**Aim of the exercise:** Write out exactly, please, the lines from the one containing "From the captured" to the end of the material.

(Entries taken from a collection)
====================

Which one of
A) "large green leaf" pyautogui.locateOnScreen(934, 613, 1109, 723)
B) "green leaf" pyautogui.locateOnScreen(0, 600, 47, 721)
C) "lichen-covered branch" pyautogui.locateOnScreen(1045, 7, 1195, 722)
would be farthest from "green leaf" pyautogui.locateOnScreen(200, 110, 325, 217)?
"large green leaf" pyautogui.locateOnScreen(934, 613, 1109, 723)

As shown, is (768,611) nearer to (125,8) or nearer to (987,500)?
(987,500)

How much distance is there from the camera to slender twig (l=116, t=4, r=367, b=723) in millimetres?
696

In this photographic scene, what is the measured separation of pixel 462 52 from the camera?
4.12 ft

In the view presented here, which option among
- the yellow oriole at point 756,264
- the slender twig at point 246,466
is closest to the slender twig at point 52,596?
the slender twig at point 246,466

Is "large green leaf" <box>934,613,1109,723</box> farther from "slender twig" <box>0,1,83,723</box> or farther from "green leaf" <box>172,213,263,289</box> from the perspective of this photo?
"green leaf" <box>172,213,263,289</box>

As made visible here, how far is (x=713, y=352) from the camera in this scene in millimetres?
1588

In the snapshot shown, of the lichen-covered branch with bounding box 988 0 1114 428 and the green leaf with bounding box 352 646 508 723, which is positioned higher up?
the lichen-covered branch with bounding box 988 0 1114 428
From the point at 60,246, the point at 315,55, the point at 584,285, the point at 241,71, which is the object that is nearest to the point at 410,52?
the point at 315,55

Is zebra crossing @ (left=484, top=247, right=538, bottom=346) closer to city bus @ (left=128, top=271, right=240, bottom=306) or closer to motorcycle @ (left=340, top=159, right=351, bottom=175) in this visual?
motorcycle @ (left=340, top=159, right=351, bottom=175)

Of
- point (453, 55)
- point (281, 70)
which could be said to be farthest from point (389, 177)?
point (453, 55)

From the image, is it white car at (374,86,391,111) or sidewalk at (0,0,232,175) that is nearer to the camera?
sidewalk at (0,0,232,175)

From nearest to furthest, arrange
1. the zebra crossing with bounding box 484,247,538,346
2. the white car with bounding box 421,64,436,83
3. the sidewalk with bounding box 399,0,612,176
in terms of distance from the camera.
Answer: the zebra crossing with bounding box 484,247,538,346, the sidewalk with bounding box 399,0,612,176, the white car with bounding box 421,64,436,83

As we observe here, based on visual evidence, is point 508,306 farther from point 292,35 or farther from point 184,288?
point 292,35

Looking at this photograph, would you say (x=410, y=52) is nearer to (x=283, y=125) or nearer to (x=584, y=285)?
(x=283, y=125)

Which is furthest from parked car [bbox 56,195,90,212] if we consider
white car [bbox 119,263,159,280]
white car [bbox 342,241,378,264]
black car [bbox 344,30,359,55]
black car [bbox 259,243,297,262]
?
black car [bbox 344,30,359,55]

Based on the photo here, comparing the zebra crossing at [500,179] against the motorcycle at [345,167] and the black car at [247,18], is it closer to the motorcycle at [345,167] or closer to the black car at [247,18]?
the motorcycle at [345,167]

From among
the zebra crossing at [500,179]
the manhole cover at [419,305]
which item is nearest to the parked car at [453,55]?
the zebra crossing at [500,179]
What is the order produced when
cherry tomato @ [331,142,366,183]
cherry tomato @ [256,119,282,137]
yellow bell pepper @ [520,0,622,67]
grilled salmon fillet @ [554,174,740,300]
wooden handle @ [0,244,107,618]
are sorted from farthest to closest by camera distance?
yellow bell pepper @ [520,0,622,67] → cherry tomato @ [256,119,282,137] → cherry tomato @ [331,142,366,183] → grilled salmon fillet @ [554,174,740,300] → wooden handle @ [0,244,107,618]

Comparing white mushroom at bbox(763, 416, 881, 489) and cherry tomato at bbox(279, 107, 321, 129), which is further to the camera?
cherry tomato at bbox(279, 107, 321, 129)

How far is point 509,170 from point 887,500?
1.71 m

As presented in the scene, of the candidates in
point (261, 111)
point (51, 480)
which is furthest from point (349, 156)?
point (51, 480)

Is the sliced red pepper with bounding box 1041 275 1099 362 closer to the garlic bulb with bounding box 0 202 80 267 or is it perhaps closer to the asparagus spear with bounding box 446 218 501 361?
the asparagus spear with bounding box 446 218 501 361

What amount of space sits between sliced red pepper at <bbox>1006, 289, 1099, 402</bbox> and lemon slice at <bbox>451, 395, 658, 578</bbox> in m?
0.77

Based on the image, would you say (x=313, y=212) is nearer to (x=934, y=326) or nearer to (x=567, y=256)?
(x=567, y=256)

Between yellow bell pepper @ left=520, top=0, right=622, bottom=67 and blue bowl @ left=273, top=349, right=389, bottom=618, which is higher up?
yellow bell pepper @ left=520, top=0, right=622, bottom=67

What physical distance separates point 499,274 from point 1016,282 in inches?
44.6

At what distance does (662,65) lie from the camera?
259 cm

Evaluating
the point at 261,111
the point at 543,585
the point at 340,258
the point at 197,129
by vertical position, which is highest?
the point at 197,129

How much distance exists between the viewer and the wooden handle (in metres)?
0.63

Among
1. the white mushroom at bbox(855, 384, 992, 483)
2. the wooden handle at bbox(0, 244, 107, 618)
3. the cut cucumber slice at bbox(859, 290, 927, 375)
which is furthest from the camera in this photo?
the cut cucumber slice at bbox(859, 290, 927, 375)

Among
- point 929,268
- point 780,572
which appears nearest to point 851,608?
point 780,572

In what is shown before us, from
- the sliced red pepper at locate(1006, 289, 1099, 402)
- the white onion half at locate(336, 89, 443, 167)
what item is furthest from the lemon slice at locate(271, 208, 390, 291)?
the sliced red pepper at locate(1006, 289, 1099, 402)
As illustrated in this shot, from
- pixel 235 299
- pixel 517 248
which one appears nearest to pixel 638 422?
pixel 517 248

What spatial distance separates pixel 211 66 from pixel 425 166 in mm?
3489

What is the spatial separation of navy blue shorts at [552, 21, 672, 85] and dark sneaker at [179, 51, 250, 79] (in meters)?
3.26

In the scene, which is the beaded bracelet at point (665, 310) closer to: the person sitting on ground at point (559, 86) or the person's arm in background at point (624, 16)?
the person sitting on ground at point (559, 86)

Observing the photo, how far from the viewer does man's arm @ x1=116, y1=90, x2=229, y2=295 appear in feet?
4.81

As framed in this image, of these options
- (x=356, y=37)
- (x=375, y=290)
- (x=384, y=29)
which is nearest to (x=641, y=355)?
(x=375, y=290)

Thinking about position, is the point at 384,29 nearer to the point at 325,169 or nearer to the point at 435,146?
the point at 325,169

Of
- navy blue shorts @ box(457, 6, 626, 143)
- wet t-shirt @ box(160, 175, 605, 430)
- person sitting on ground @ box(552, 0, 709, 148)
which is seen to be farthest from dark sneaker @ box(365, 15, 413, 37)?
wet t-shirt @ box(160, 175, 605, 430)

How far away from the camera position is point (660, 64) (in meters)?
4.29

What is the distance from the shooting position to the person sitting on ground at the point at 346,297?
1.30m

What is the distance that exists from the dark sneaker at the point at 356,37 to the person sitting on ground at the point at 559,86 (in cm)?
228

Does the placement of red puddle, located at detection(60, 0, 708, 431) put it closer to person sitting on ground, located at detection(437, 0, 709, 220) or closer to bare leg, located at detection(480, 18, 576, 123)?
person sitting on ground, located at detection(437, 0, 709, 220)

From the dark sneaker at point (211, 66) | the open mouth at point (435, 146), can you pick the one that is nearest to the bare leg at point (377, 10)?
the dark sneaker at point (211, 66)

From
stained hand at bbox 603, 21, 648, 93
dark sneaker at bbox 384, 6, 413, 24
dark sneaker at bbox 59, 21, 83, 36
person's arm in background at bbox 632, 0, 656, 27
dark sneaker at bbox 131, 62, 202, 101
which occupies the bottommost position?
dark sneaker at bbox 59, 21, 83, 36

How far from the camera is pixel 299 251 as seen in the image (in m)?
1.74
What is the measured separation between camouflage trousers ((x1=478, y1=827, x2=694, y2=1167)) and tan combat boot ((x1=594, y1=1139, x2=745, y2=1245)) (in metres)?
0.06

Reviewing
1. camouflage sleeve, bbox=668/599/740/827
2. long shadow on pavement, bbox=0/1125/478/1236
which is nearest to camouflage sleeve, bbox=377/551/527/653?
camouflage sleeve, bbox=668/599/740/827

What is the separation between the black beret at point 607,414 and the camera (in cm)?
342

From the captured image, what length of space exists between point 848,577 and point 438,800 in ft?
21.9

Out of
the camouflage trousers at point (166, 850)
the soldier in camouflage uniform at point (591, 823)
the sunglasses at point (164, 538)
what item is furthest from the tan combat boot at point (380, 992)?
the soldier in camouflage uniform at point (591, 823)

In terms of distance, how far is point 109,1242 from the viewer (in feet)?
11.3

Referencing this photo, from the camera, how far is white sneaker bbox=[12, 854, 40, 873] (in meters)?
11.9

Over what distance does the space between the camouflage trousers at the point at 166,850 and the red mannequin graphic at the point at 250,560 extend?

====================

**Task result:**
From the captured image, what length of space exists between point 848,577 and point 438,800 in ft?
21.9

Out of
the camouflage trousers at point (166, 850)
the soldier in camouflage uniform at point (591, 823)
the sunglasses at point (164, 538)
what item is furthest from the tan combat boot at point (380, 992)?
the soldier in camouflage uniform at point (591, 823)

In terms of distance, how far is point 109,1242 from the viewer (in feet)?
11.3

Referencing this photo, from the camera, how far is white sneaker bbox=[12, 854, 40, 873] (in meters)?
11.9

Over what distance does the space between the camouflage trousers at the point at 166,850 and the red mannequin graphic at the point at 250,560 extend?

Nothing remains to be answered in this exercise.